It is fairly unprecedented for major countries and supposed allies like the United States and Germany to note and comment upon the arrest of Delhi Chief Minister Arvind Kejriwal by raising the issue of rights and the need for fair and free elections. And this makes it even more serious when the United Nations follows up with similar concerns, and expresses the hope that “in India, as in any country that is having elections, that everyone's rights are protected, including political and civil rights, and everyone is able to vote in an atmosphere that is free and fair.”

The above remarks came from the spokesperson for the Secretary-General Stephane Dujarric while responding to a specific question on “political unrest” in India following Kejriwal’s arrest by the Enforcement Directorate and the freezing of the Congress party accounts.

India has been valiantly fighting what it clearly sees as a diplomatic offensive, with the Ministry of External Affairs summoning the German deputy chief of mission Georg Enzweiler and then just a few days later senior US diplomat Gloria Berbena. InInterestingly, this is the third time that New Delhi and Washington have exchanged words in less than a month. And this has raised diplomatic eyebrows given both countries avowed commitment to each other.

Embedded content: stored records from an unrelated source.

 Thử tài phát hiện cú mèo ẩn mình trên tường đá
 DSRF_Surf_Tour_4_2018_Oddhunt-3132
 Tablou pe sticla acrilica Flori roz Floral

The US State Department has raised issues that New Delhi is extremely sensitive to. Just over a couple of weeks ago the US state Department spokesperson Matthew Miller said, “we are concerned about the notification of the Citizenship (Amendment) act on March 11.” The Indian Foreign Office immediately rejected the remarks as “misplaced, misinformed, and unwarranted.”

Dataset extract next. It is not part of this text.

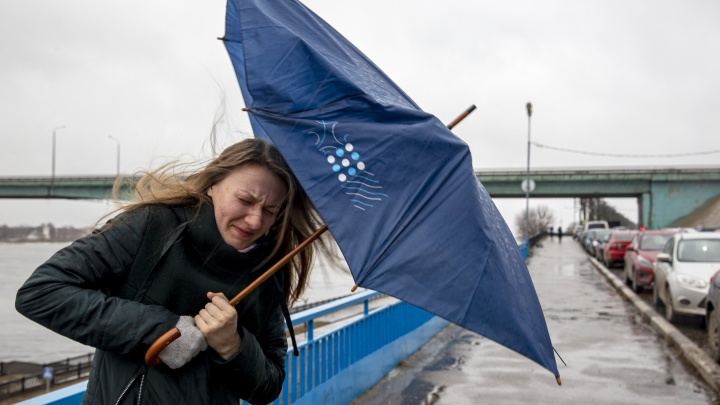 Экстренное предупреждение от МЧС: на Ярославль обрушатся мощный ветер и арктический холод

The State Department came back with “we encourage a fair, transparent and timely legal process for Chief Minister Kejriwal.” The Ministry of External Affairs summoned a senior US diplomat in response to lodge its protest against this “unwarranted” interference in India’s internal affairs.

These exchanges could have been termed routine but what has pulled these out into the spotlights is the fact that the Indian protest and refutation has not silenced the US State Department. When asked about the senior diplomat being summoned, Miller not just reiterated his administration’s stand on Kejriwal but also added the freezing of the Congress party funds in good measure. “We continue to follow these actions closely, including the arrest of Delhi CM Arvind Kejriwal. We are also aware of the Congress party’s allegations that tax authorities have frozen some of their bank accounts in a manner that will make it challenging to effectively campaign in the upcoming elections. And we encourage fair, transparent and timely legal processes for each of these issues,” spokesperson Miller said.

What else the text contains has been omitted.